--- BEGIN THE DATA ---

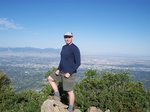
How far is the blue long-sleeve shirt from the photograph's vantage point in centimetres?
906

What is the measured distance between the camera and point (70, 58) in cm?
926

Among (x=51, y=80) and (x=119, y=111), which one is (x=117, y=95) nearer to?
(x=119, y=111)

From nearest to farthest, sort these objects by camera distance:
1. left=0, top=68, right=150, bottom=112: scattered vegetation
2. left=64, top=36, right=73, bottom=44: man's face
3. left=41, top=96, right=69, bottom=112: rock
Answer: left=64, top=36, right=73, bottom=44: man's face < left=41, top=96, right=69, bottom=112: rock < left=0, top=68, right=150, bottom=112: scattered vegetation

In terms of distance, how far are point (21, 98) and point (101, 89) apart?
8.52 meters

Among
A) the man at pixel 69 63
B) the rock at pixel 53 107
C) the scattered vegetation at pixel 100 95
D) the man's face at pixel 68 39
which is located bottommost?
the scattered vegetation at pixel 100 95

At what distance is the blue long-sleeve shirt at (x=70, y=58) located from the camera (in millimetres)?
9062

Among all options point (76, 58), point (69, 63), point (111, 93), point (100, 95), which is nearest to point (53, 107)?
point (69, 63)

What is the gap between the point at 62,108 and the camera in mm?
9422

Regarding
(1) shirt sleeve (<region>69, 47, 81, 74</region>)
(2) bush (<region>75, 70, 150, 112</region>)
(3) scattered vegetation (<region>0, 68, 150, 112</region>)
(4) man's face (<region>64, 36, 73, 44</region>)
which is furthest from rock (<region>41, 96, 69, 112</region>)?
(2) bush (<region>75, 70, 150, 112</region>)

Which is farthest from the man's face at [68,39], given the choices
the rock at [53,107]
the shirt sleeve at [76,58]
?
the rock at [53,107]

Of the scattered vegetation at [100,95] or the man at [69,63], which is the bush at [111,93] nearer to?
the scattered vegetation at [100,95]

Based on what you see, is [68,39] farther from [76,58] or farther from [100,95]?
[100,95]

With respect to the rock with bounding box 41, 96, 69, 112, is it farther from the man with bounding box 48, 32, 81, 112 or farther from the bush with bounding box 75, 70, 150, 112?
the bush with bounding box 75, 70, 150, 112

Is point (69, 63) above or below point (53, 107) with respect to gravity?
above
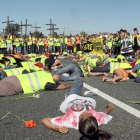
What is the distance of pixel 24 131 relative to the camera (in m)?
3.80

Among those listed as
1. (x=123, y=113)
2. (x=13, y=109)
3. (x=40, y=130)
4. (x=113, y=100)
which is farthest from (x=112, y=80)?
(x=40, y=130)

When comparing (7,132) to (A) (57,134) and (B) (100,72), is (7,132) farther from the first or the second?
(B) (100,72)

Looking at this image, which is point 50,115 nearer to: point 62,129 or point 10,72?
point 62,129

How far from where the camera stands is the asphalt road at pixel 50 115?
143 inches

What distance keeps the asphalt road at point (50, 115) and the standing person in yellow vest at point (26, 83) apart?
0.57 feet

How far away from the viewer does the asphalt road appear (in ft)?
11.9

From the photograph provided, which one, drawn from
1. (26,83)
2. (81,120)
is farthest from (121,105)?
(26,83)

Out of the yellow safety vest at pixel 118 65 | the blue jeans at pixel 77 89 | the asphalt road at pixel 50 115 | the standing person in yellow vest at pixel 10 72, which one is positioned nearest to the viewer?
the asphalt road at pixel 50 115

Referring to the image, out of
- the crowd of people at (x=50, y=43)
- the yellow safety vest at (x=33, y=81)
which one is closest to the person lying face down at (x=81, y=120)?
the yellow safety vest at (x=33, y=81)

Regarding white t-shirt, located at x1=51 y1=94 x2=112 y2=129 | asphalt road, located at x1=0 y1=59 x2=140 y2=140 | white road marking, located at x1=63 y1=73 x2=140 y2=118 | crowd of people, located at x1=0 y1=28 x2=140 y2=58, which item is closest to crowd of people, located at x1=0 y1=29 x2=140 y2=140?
white t-shirt, located at x1=51 y1=94 x2=112 y2=129

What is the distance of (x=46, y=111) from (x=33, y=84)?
57.9 inches

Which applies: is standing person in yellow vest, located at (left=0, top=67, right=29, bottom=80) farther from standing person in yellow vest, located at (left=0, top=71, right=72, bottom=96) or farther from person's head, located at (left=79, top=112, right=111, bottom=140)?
person's head, located at (left=79, top=112, right=111, bottom=140)

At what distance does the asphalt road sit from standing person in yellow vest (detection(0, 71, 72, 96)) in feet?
0.57

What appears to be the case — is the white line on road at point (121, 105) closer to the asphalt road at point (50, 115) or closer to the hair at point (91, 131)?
the asphalt road at point (50, 115)
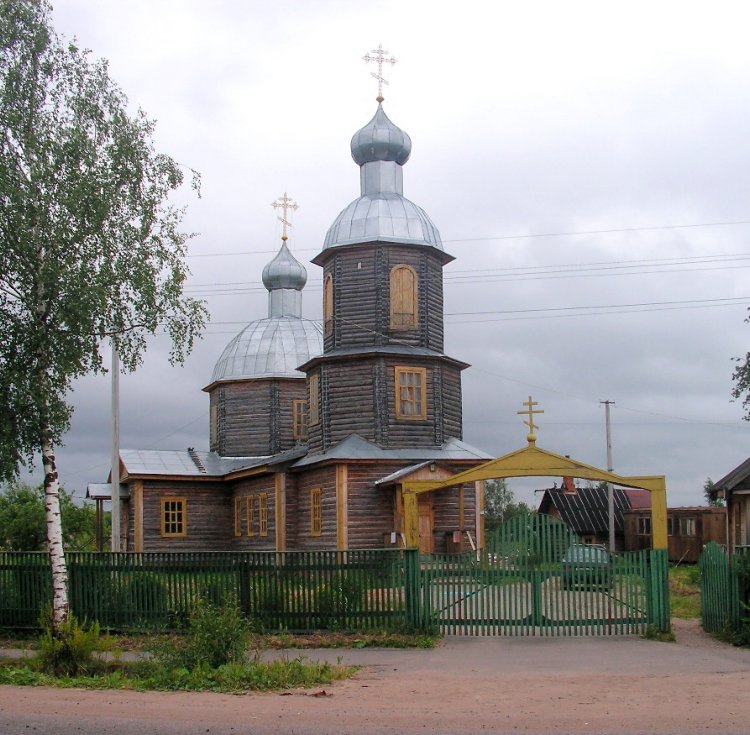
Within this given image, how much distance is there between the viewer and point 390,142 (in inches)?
1300

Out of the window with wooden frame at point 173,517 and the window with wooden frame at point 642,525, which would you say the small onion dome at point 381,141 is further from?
the window with wooden frame at point 642,525

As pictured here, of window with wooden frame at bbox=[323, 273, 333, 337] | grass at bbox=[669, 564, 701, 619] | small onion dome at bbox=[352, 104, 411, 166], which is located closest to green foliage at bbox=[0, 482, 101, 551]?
window with wooden frame at bbox=[323, 273, 333, 337]

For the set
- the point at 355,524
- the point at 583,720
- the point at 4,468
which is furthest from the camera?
the point at 355,524

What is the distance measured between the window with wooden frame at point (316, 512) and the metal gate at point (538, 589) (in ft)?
47.9

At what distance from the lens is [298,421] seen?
4194 cm

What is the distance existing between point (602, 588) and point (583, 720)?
702 cm

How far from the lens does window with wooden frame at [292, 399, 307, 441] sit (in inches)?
1642

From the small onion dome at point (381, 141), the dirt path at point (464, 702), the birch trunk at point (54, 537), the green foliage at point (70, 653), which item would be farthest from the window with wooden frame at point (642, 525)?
the green foliage at point (70, 653)

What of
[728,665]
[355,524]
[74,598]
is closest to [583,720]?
[728,665]

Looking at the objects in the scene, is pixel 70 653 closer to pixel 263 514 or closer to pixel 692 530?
pixel 263 514

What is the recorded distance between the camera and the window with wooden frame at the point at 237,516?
38.9 m

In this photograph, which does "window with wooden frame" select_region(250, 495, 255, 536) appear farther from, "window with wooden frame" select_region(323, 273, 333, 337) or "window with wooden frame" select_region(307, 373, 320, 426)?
"window with wooden frame" select_region(323, 273, 333, 337)

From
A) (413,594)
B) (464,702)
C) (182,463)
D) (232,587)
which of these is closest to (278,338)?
(182,463)

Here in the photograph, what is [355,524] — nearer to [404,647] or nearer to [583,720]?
[404,647]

--- END THE DATA ---

WHAT IS BEING ASKED »
Print all entries exactly. The images do not belong in the copy.

ANSWER FOR THIS EXERCISE »
How far is the blue long-sleeve shirt from the photograph's vantage point in centimetres?
906

What is the measured distance between the camera and point (70, 58) in cm?
926

Among (x=51, y=80) and (x=119, y=111), which one is (x=117, y=95) nearer to?
(x=119, y=111)

From nearest to farthest, sort these objects by camera distance:
1. left=0, top=68, right=150, bottom=112: scattered vegetation
2. left=64, top=36, right=73, bottom=44: man's face
3. left=41, top=96, right=69, bottom=112: rock
Answer: left=64, top=36, right=73, bottom=44: man's face < left=41, top=96, right=69, bottom=112: rock < left=0, top=68, right=150, bottom=112: scattered vegetation

In terms of distance, how far are point (21, 98) and point (101, 89) apart?
8.52 meters

Among
A) the man at pixel 69 63
B) the rock at pixel 53 107
C) the scattered vegetation at pixel 100 95
D) the man's face at pixel 68 39
which is located bottommost?
the scattered vegetation at pixel 100 95

At what distance is the blue long-sleeve shirt at (x=70, y=58) located from the camera (in millimetres)?
9062

Among all options point (76, 58), point (69, 63), point (111, 93), point (100, 95), which is nearest to point (53, 107)?
point (69, 63)

What is the gap between the point at 62,108 and the camera in mm?
9422

Regarding
(1) shirt sleeve (<region>69, 47, 81, 74</region>)
(2) bush (<region>75, 70, 150, 112</region>)
(3) scattered vegetation (<region>0, 68, 150, 112</region>)
(4) man's face (<region>64, 36, 73, 44</region>)
which is furthest from rock (<region>41, 96, 69, 112</region>)?
(2) bush (<region>75, 70, 150, 112</region>)

Which is farthest from the man's face at [68,39], given the choices
the rock at [53,107]
the shirt sleeve at [76,58]
?
the rock at [53,107]

Of the scattered vegetation at [100,95] or the man at [69,63], which is the bush at [111,93] nearer to?
the scattered vegetation at [100,95]

Based on what you see, is [68,39] farther from [76,58] or farther from [100,95]?
[100,95]

With respect to the rock with bounding box 41, 96, 69, 112, is it farther from the man with bounding box 48, 32, 81, 112 or farther from the bush with bounding box 75, 70, 150, 112?
the bush with bounding box 75, 70, 150, 112

Is point (69, 63) above or below point (53, 107) with respect to gravity?
above
What is the distance of pixel 24 131 relative to the camera (in m)?
3.80

Among those listed as
1. (x=123, y=113)
2. (x=13, y=109)
3. (x=40, y=130)
4. (x=113, y=100)
which is farthest from (x=112, y=80)?
(x=40, y=130)

When comparing (7,132) to (A) (57,134) and (B) (100,72), is (7,132) farther from the first or the second?
(B) (100,72)

Looking at this image, which is point 50,115 nearer to: point 62,129 or point 10,72?
point 62,129

How far from where the camera stands is the asphalt road at pixel 50 115?
143 inches

What distance keeps the asphalt road at point (50, 115) and the standing person in yellow vest at point (26, 83) apart?
0.57 feet

How far away from the viewer does the asphalt road appear (in ft)?
11.9

From the photograph provided, which one, drawn from
1. (26,83)
2. (81,120)
is farthest from (121,105)?
(26,83)

Out of the yellow safety vest at pixel 118 65 | the blue jeans at pixel 77 89 | the asphalt road at pixel 50 115 | the standing person in yellow vest at pixel 10 72, which one is positioned nearest to the viewer?
the asphalt road at pixel 50 115

Referring to the image, out of
- the crowd of people at (x=50, y=43)
- the yellow safety vest at (x=33, y=81)
which one is closest to the person lying face down at (x=81, y=120)?
the yellow safety vest at (x=33, y=81)

Regarding white t-shirt, located at x1=51 y1=94 x2=112 y2=129 | asphalt road, located at x1=0 y1=59 x2=140 y2=140 | white road marking, located at x1=63 y1=73 x2=140 y2=118 | crowd of people, located at x1=0 y1=28 x2=140 y2=58, which item is closest to crowd of people, located at x1=0 y1=29 x2=140 y2=140?
white t-shirt, located at x1=51 y1=94 x2=112 y2=129

What is the distance of (x=46, y=111) from (x=33, y=84)?
57.9 inches

Which applies: is standing person in yellow vest, located at (left=0, top=67, right=29, bottom=80) farther from standing person in yellow vest, located at (left=0, top=71, right=72, bottom=96) or farther from person's head, located at (left=79, top=112, right=111, bottom=140)?
person's head, located at (left=79, top=112, right=111, bottom=140)

At what distance does the asphalt road sit from standing person in yellow vest (detection(0, 71, 72, 96)) in feet?
0.57

What appears to be the case — is the white line on road at point (121, 105) closer to the asphalt road at point (50, 115) or closer to the hair at point (91, 131)?
the asphalt road at point (50, 115)
Within this given image, how much distance is there between the viewer and point 390,142 (in inches)?
1300

Out of the window with wooden frame at point 173,517 and the window with wooden frame at point 642,525, which would you say the small onion dome at point 381,141 is further from?
the window with wooden frame at point 642,525

As pictured here, of window with wooden frame at bbox=[323, 273, 333, 337] | grass at bbox=[669, 564, 701, 619] | small onion dome at bbox=[352, 104, 411, 166], which is located closest to green foliage at bbox=[0, 482, 101, 551]?
window with wooden frame at bbox=[323, 273, 333, 337]

For the set
- the point at 355,524
- the point at 583,720
- the point at 4,468
which is furthest from the camera?
the point at 355,524

What is the distance measured between the window with wooden frame at point (316, 512) and the metal gate at point (538, 589) (in ft)?
47.9

At what distance from the lens is [298,421] seen?
4194 cm

What is the distance existing between point (602, 588) and point (583, 720)?
702 cm

How far from the lens does window with wooden frame at [292, 399, 307, 441] sit (in inches)?
1642

From the small onion dome at point (381, 141), the dirt path at point (464, 702), the birch trunk at point (54, 537), the green foliage at point (70, 653), which item would be farthest from the window with wooden frame at point (642, 525)?
the green foliage at point (70, 653)

What of
[728,665]
[355,524]
[74,598]
is closest to [583,720]?
[728,665]

Looking at the objects in the scene, is pixel 70 653 closer to pixel 263 514 or closer to pixel 692 530?
pixel 263 514

What is the recorded distance between the camera and the window with wooden frame at the point at 237,516?
38.9 m

In this photograph, which does "window with wooden frame" select_region(250, 495, 255, 536) appear farther from, "window with wooden frame" select_region(323, 273, 333, 337) or "window with wooden frame" select_region(307, 373, 320, 426)?
"window with wooden frame" select_region(323, 273, 333, 337)

From
A) (413,594)
B) (464,702)
C) (182,463)
D) (232,587)
which of these is closest to (278,338)?
(182,463)

Here in the photograph, what is [355,524] — nearer to [404,647] or nearer to [583,720]?
[404,647]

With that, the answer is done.